Consignes =>
**A)** D'après l'extrait du document sur le recueil Nouvelles du Mexique, combien de nouvelles y sont réunies ?
**B)** Reprenez l'extrait du document sur le recueil Nouvelles du Mexique et poursuivez-le à partir de sa dernière phrase.

Extrait du document =>
————————

Les Nouvelles du Mexique initient à une littérature résolument moderne, emplie d’humour et d’ironie, qui dépeint sans détours un pays cosmopolite et fascinant.

Les cinq nouvelles, toutes contemporaines, réunies ici témoignent d’un moment particulier de la littérature mexicaine et de l’histoire du pays du serpent à plumes. Un moment où ce grand pays de plus de cent millions d’habitants, à l’histoire brillante et douloureuse à la fois, participe désormais pleinement au concert des nations du monde. Sa littérature est à l’évidence une littérature en devenir. Description du quotidien, condition de l’homme et de la femme dans le monde d’aujourd’hui, flirt avec le fantastique cher aux écrivains latino-américains : tous les ingrédients réunis dans ces fables modernes sont ceux d’une littérature en mouvement.

l'Afrique écrit

Le Mexique et moi c’est un flirt de longue durée qui j’espère sera concrétisé par un voyage. En attendant, je découvre ce pays ses novelas et sa littérature.

La présentation de ce recueil est différente de celle de la Nouvelle-Calédonie. La présentation de l’auteur introduit en effet chaque nouvelle.

————————

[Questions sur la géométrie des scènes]
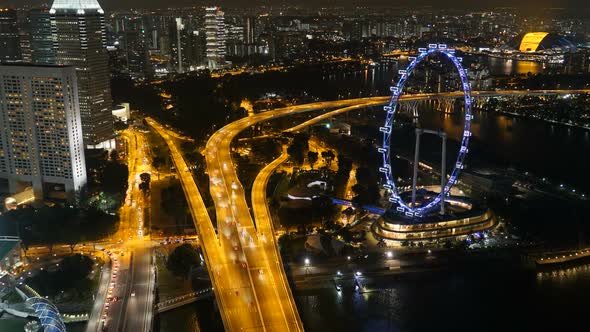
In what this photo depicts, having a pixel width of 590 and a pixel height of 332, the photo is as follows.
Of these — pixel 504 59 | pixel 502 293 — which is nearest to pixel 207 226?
pixel 502 293

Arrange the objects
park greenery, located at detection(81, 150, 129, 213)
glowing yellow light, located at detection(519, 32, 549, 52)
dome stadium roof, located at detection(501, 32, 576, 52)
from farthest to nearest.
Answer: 1. glowing yellow light, located at detection(519, 32, 549, 52)
2. dome stadium roof, located at detection(501, 32, 576, 52)
3. park greenery, located at detection(81, 150, 129, 213)

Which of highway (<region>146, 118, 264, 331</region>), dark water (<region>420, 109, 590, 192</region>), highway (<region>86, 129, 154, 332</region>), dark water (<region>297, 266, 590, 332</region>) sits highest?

————————

Résultats dans l'ordre =>
**A)** Cinq nouvelles, toutes contemporaines.

**B)**
5 nouvelles composent ce recueil de 139 pages. J’ai passé un bon moment avec chacune d’elles. Bien écrites, relevées d’une pincée d’humour et dignes d’intérêt, elles nous dévoilent des pans du quotidien des Mexicains et leur culture.

Ça a été un plaisir de retrouver la plume de Toscana et découvrir les plumes des autres auteurs.

 

Dans la nouvelle de Juan Villoro, après avoir uriné par inadvertance sur la tête de la statue de l’ancien président Benito Juarez, un écrivain en état d’arrestation se retrouve à devoir disputer un match de football avec des policiers dotés de maillots au nom d’écrivains fameux (Cortazar, Kafka, Hemingway, etc…).

Dans la nouvelle de Fabrizio Mejia Madrid, le narrateur fétichiste tombe amoureux du pied de Mademoiselle B. va jusqu’à épouser cette dernière et former ainsi un improbable trio amoureux. 

Dans la nouvelle de David Toscana, un client solitaire se saoule dans un bar mexicain et s’abîme dans la contemplation d’un polaroid suscitant chez le gérant du bar  qui jette un regard rétrospectif sur sa propre vie, d’étranges sentiments mélancoliques. 

Dans la nouvelle de Fabio Morabito, Enrique, dont le couple bat de l’aile, s’échappe d’une réunion de famille pour aller au cinéma. Pendant ce temps, sa belle-mère Lisa est victime d’un infarctus. De retour dans l’atmosphère oppressante de prières de cette famille, une étrange veille commence, sur fond de tango argentin. 

Dans la nouvelle d’Alvaro Uribe, un jeune mexicain, étudiant en philosophie à Paris et « écrivain en herbe » est invité à s’installer chez Don Mateo, un célibataire qui voue un véritable culte aux chats, en particulier au sien, Dionysos, tandis qu’il se consacre à l’écriture d’une nouvelle sur un philosophe, inspirée du tableau de Rembrandt : Philosophe en méditation.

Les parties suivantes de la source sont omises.